The problem asks us to show that the product \( C = A \cdot B \) is a singular matrix, given that \( A \) is a \( 3 \times 2 \) matrix and \( B \) is a \( 2 \times 3 \) matrix. A singular matrix is one that does not have an inverse, which means its determinant is zero.
First, let’s find the dimensions of the resulting matrix \( C \) when \( A \) and \( B \) are multiplied.
The dimensions of \( C \) can be determined by the outer dimensions of \( A \) and \( B \). In this case, \( A \) is \( 3 \times 2 \) and \( B \) is \( 2 \times 3 \), so \( C \) will be \( 3 \times 3 \).
The rank of \( C \) is limited by the smaller of the two ranks of \( A \) and \( B \). Since \( A \) is \( 3 \times 2 \), its rank can be at most 2. Similarly, \( B \) is \( 2 \times 3 \), so its rank can also be at most 2.
Therefore, the rank of \( C \) can be at most 2.
\[ \text{Rank}(C) \leq \min(\text{Rank}(A), \text{Rank}(B)) \leq 2 \]
For a \( 3 \times 3 \) matrix to be invertible (non-singular), its rank must be 3. However, we’ve established that the rank of \( C \) can be at most 2. Therefore, \( C \) must be singular.
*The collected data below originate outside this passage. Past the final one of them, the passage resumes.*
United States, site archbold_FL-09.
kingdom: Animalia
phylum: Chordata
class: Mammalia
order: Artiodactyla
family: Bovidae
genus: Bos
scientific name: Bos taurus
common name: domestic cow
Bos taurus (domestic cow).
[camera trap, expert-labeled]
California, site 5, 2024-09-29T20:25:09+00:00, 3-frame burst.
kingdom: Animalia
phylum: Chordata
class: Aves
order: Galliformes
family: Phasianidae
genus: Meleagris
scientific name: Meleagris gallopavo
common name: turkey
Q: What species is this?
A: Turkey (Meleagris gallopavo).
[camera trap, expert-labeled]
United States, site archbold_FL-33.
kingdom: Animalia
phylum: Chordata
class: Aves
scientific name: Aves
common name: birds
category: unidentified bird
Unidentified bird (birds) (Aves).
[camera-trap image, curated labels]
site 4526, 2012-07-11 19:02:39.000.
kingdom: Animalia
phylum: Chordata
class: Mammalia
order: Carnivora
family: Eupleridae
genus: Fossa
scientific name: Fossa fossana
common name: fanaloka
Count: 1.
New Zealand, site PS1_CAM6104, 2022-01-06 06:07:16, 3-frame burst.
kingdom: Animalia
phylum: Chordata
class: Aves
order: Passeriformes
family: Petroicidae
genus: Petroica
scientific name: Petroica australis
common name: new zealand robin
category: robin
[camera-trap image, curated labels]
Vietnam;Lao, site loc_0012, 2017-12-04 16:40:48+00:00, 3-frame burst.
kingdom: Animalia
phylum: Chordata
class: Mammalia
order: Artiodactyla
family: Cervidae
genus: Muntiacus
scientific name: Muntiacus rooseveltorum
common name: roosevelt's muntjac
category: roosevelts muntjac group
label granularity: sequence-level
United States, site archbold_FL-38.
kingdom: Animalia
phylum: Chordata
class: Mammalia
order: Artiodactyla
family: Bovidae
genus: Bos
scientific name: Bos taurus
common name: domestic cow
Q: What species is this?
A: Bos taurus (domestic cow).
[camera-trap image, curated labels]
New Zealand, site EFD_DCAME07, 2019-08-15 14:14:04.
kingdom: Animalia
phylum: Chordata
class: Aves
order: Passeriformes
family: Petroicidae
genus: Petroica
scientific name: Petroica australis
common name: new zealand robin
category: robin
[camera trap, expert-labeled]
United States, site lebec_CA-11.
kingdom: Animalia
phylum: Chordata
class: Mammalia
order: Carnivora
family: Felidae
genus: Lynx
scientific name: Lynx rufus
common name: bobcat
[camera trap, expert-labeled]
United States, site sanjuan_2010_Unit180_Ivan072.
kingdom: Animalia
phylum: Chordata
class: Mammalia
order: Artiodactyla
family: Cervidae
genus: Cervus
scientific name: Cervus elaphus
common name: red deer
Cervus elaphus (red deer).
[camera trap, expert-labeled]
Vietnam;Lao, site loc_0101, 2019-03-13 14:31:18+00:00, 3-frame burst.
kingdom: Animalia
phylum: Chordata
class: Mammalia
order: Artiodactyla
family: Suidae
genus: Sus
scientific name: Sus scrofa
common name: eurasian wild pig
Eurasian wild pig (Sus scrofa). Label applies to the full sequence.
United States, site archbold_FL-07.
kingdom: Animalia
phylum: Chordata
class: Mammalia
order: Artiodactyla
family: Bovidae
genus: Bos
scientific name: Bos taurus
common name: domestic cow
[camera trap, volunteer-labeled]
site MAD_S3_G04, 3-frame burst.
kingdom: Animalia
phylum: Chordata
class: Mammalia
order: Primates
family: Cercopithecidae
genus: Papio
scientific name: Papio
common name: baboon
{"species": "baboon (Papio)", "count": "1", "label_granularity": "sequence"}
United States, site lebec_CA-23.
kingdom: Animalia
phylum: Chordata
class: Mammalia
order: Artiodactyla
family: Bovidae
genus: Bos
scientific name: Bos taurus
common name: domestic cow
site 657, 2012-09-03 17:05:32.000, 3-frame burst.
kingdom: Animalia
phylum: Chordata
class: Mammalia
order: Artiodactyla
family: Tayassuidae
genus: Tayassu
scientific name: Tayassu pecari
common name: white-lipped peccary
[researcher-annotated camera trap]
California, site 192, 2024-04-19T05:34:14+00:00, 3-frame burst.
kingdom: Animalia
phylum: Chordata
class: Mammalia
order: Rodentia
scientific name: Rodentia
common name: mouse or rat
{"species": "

To confirm, the determinant of a singular matrix is zero:
\[ \text{Det}(C) = 0 \]
We have shown that the matrix \( C = A \cdot B \) will be a \( 3 \times 3 \) matrix with a rank of at most 2. Since the rank is less than 3, \( C \) is a singular matrix, and its determinant is zero. Therefore, \( C = A \cdot B \) is indeed a singular matrix.